Short exercise
Reproduce the closing part of the entries exactly: the line with "Of the items" and all lines after it, ending with the last line, and nothing else.

━━━━━ Data shown ━━━━━

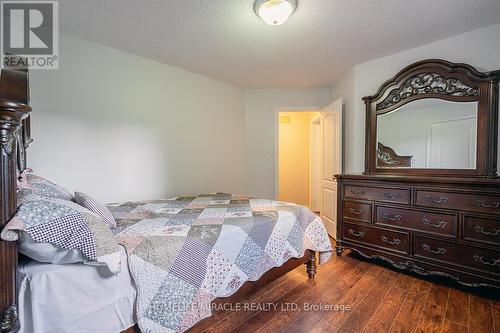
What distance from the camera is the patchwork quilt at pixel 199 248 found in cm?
114

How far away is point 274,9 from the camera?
1.64 m

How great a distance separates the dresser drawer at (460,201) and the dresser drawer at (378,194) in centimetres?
12

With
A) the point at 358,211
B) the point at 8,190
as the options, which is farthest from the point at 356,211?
the point at 8,190

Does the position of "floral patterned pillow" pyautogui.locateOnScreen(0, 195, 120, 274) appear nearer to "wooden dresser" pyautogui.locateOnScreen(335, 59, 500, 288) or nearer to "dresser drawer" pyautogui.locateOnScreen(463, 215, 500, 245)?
"wooden dresser" pyautogui.locateOnScreen(335, 59, 500, 288)

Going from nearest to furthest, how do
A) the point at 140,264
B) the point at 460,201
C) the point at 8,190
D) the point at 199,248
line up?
1. the point at 8,190
2. the point at 140,264
3. the point at 199,248
4. the point at 460,201

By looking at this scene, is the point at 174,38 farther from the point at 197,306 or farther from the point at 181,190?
the point at 197,306

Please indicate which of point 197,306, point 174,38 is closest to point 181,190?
point 174,38

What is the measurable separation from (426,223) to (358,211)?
0.61m

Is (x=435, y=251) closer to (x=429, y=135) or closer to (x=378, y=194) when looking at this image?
(x=378, y=194)

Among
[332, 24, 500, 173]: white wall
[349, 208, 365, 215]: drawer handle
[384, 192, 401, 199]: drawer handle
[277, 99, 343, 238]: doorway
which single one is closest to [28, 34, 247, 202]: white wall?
[277, 99, 343, 238]: doorway

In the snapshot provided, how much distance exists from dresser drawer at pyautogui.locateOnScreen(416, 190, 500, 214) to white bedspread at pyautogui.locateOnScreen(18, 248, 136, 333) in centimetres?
238

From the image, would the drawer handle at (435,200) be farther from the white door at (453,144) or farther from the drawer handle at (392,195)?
the white door at (453,144)

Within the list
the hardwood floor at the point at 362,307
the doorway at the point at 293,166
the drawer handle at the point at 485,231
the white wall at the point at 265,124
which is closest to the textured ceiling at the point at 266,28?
the white wall at the point at 265,124

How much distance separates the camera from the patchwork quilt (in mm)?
1137
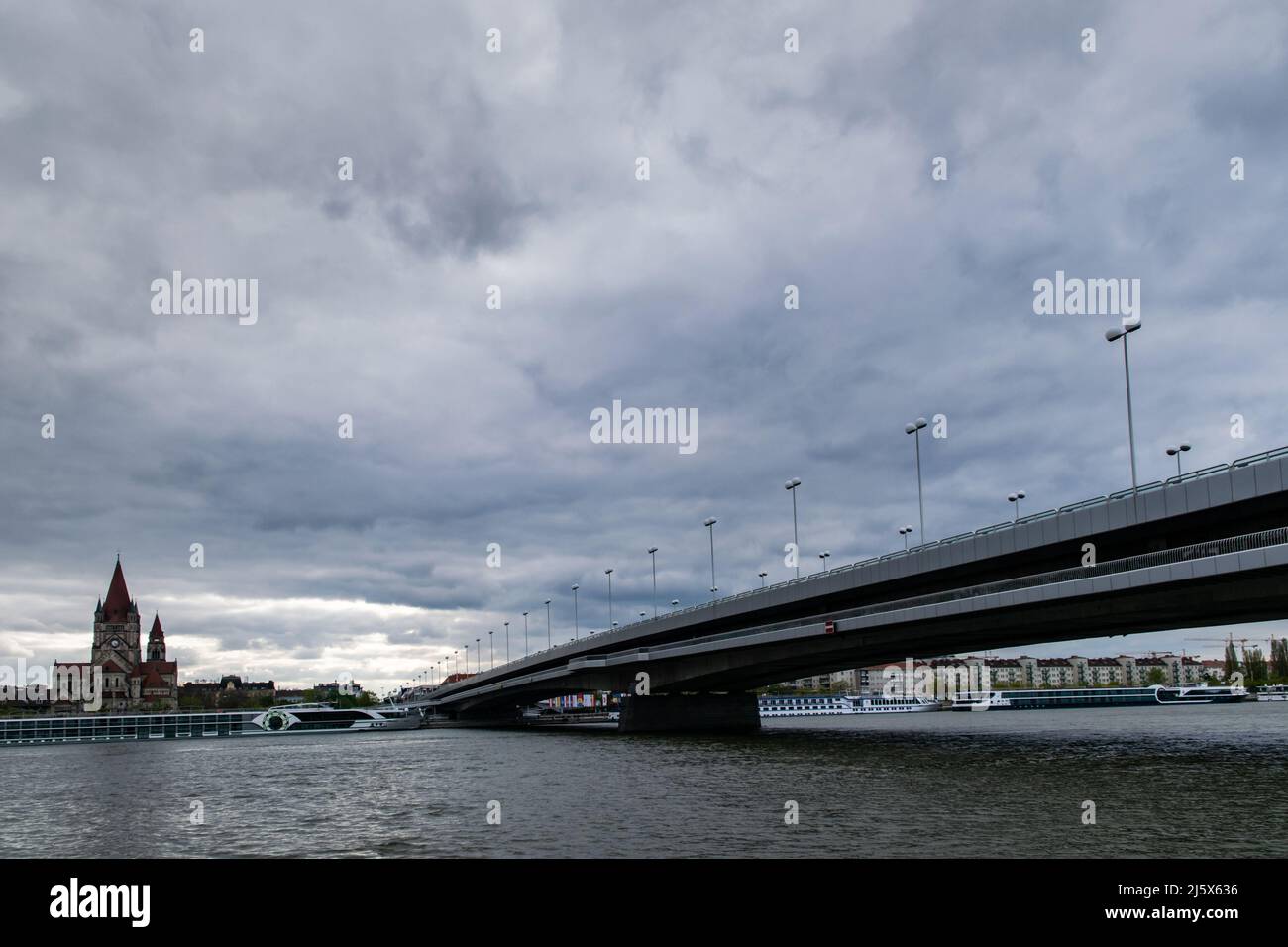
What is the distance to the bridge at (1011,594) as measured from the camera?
36781 mm

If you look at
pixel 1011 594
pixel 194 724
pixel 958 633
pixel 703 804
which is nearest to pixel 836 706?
pixel 194 724

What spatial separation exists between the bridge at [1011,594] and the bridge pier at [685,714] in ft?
0.40

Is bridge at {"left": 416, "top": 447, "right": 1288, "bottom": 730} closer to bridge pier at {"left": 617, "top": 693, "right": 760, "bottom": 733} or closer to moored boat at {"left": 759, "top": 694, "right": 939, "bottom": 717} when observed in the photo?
bridge pier at {"left": 617, "top": 693, "right": 760, "bottom": 733}

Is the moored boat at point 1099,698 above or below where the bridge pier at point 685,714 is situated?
below

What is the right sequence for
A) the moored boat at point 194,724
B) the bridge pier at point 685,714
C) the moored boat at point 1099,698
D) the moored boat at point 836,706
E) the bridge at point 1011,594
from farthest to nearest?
1. the moored boat at point 1099,698
2. the moored boat at point 836,706
3. the moored boat at point 194,724
4. the bridge pier at point 685,714
5. the bridge at point 1011,594

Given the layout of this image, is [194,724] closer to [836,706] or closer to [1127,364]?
[836,706]

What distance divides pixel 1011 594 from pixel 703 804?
20.1 m

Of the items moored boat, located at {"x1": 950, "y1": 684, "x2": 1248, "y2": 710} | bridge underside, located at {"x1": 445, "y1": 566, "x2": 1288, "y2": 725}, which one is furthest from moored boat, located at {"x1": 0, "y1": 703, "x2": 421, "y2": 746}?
moored boat, located at {"x1": 950, "y1": 684, "x2": 1248, "y2": 710}

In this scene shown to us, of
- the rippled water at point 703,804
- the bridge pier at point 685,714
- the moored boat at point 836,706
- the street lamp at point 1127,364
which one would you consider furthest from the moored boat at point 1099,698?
the street lamp at point 1127,364

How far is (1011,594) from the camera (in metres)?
45.1

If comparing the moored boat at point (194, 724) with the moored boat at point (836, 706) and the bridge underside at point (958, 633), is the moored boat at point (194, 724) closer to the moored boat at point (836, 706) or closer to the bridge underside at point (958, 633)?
the bridge underside at point (958, 633)

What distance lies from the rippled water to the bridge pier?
2807 centimetres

━━━━━

Task output
Of the items moored boat, located at {"x1": 950, "y1": 684, "x2": 1248, "y2": 710} | bridge underside, located at {"x1": 445, "y1": 566, "x2": 1288, "y2": 725}, which one is furthest from moored boat, located at {"x1": 0, "y1": 703, "x2": 421, "y2": 746}?
moored boat, located at {"x1": 950, "y1": 684, "x2": 1248, "y2": 710}

In this scene shown to us, of
- the rippled water at point 703,804
- the bridge pier at point 685,714
- the moored boat at point 836,706
- the street lamp at point 1127,364
which one would you consider furthest from the moored boat at point 1099,698?
the street lamp at point 1127,364

How far is (1011,594) from the camera (in metres)?
45.1

If comparing the moored boat at point (194, 724) with the moored boat at point (836, 706) and the bridge underside at point (958, 633), is the moored boat at point (194, 724) closer to the moored boat at point (836, 706) or closer to the bridge underside at point (958, 633)?
the bridge underside at point (958, 633)

What distance lies from the rippled water to the bridge pier?
2807 centimetres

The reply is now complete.